Data decontamination
Before assigning taxonomic information to each ASV and collectively to every sample, sequence data were filtered to reduce the influence of contamination and errors. First, read count tables were filtered to exclude ASVs without a taxonomic match in the custom BLAST database. This removed non-metazoan sequences and those without confident taxonomic matches (<96% sequence identity in the top hit). Since we sequenced samples deeply and using a two-step PCR protocol, which can amplify errors and contaminants, species occupancy detection modeling (SODM) is an appropriate alternative to using a minimum read depth threshold for handling potential false detections (Lahoz-Monfort, Guillera-Arroita, & Tingley, 2016). We used a Bayesian SODM (Lahoz-Monfort, Guillera-Arroita, & Tingley, 2016) in R to estimate the probability of ASV occurrence for each sample where each of the 6-9 technical replicates for that sample is treated as an independent draw from a binomial distribution (true positives and false positives). Any ASV with an estimated probability of occurrence <80% was removed from the dataset (as in Djurhuus et al., 2020).

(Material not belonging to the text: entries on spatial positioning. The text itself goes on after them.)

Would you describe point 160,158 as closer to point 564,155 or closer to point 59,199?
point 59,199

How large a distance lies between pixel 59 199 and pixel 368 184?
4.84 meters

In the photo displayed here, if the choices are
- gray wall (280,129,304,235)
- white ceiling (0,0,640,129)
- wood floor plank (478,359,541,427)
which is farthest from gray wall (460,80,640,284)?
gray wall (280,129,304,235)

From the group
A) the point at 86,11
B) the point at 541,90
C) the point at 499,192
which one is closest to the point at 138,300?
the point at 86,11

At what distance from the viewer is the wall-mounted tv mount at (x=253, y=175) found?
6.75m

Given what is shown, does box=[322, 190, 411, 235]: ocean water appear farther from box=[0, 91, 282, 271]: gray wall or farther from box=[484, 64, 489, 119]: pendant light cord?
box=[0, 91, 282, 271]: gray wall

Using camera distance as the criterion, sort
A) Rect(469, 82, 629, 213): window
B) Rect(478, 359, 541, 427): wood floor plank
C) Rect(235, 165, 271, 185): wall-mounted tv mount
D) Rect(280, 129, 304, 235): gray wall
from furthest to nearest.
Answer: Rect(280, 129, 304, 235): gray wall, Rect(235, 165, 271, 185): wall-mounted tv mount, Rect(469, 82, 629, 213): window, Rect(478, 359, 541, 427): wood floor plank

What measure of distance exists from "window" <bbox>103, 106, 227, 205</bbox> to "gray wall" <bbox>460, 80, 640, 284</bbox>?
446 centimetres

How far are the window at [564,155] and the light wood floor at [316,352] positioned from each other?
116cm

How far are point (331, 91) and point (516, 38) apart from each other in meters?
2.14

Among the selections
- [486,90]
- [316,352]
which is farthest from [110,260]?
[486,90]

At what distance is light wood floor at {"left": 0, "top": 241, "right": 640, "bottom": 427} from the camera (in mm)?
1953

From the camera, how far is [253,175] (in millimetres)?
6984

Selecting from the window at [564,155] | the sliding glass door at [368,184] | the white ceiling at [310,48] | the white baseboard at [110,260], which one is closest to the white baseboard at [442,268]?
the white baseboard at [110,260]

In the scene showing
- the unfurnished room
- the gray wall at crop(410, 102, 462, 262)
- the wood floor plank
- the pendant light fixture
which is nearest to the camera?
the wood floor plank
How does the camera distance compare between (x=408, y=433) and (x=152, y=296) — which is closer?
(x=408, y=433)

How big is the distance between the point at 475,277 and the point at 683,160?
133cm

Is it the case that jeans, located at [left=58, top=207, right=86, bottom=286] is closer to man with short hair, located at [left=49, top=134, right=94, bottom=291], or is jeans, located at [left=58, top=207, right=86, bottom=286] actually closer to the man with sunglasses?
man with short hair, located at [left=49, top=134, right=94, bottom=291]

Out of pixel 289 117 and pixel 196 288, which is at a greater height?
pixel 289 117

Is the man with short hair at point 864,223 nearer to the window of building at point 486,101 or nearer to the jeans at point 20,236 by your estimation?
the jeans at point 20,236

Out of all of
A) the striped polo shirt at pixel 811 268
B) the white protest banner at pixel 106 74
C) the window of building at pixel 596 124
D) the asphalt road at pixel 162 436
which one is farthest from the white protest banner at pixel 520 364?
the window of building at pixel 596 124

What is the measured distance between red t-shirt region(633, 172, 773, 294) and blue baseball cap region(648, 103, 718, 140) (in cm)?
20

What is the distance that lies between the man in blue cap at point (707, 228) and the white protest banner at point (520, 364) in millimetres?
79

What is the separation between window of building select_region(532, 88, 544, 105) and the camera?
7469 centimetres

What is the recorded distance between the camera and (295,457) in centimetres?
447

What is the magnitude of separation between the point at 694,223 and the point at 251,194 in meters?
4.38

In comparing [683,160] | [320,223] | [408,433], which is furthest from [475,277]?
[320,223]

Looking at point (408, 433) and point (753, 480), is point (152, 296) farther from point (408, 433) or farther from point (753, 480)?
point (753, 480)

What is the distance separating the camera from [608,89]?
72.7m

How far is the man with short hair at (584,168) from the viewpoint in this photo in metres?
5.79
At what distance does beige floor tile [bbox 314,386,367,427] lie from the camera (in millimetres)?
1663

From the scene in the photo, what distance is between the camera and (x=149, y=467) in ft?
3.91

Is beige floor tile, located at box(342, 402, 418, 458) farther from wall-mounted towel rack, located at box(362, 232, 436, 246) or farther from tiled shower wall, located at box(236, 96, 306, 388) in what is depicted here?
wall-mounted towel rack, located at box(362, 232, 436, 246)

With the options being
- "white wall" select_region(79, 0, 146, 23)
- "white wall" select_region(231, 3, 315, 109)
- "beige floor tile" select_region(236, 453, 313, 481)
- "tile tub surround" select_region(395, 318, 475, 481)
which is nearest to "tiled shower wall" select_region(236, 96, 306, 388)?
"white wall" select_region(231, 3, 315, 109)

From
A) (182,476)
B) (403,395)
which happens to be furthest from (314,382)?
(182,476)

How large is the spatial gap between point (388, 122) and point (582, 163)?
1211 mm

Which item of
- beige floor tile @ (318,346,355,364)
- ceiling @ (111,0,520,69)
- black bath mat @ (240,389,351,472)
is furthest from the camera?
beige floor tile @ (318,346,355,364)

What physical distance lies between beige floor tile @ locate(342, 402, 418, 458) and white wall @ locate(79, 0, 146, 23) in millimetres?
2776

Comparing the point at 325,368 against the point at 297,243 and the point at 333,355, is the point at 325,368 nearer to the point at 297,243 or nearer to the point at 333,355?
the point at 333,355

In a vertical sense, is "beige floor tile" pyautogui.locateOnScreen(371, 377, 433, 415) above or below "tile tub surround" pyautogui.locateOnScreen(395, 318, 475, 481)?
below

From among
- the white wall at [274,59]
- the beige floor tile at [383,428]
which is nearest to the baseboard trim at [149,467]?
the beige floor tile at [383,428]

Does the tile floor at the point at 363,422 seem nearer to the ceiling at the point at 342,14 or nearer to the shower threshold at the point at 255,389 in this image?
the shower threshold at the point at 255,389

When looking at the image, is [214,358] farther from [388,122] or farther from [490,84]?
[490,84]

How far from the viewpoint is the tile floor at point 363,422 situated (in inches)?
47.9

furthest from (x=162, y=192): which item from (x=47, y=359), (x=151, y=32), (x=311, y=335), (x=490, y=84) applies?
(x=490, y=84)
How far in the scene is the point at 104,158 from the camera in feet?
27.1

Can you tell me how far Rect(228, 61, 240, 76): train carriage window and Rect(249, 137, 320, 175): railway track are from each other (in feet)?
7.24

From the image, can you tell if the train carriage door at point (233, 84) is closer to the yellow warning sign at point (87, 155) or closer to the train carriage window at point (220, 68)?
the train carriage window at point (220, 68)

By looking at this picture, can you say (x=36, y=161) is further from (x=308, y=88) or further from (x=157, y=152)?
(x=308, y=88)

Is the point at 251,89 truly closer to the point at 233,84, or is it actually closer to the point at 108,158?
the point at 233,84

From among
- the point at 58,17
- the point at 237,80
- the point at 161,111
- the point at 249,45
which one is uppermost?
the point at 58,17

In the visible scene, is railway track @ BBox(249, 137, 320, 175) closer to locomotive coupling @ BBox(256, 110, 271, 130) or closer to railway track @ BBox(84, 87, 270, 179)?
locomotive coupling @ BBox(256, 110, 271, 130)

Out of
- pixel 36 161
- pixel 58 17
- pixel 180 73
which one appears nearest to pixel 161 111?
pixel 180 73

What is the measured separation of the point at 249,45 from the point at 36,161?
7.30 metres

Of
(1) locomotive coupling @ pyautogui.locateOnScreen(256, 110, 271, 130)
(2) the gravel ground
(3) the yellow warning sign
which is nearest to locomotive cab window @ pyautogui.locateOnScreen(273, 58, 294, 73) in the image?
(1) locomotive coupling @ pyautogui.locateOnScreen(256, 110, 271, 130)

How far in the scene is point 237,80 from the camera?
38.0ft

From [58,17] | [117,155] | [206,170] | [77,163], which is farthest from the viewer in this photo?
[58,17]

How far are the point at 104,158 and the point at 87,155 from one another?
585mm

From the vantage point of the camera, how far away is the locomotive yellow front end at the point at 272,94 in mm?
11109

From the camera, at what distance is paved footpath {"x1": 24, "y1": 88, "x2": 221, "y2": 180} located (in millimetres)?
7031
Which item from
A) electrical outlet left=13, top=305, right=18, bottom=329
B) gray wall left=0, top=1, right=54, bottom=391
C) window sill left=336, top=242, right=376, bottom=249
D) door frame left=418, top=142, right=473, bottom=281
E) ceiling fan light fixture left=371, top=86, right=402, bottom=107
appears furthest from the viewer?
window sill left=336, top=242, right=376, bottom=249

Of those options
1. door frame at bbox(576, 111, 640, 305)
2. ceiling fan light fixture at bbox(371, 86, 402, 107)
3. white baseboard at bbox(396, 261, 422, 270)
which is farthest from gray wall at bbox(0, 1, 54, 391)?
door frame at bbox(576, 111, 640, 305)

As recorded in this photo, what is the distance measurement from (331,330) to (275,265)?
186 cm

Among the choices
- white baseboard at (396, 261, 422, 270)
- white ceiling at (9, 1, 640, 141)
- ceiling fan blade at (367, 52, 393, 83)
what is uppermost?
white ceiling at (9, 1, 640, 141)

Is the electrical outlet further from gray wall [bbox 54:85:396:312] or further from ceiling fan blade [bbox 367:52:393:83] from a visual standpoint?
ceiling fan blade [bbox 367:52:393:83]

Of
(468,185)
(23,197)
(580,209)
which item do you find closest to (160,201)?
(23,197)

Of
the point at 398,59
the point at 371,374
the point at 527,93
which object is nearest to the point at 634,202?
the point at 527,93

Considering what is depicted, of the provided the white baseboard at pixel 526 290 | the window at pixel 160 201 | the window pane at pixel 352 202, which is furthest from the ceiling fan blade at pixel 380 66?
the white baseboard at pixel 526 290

Another way to identify potential contamination is by comparing the sequence data among extraction and PCR replicates for the same sample. When replicates are more dissimilar than concordant, this can indicate anomalies during laboratory activities. To compare the sequence composition across replicates of each locus for every sample, the ASV read count data that remained following SODM were analyzed for dissimilarities based on Bray-Curtis distance and NMDS in the R package VEGAN (Oksanen et al., 2019). Sample replicates with Bray-Curtis dissimilarity >0.49 were removed (as in Djurhuus et al. 2020; SI Table S2) and three markers (Teleo, Crust2, and 16Sfish) with insufficient data at this stage were dropped from further analyses; however, these markers could have potentially provided useful data had they received sufficient read depth.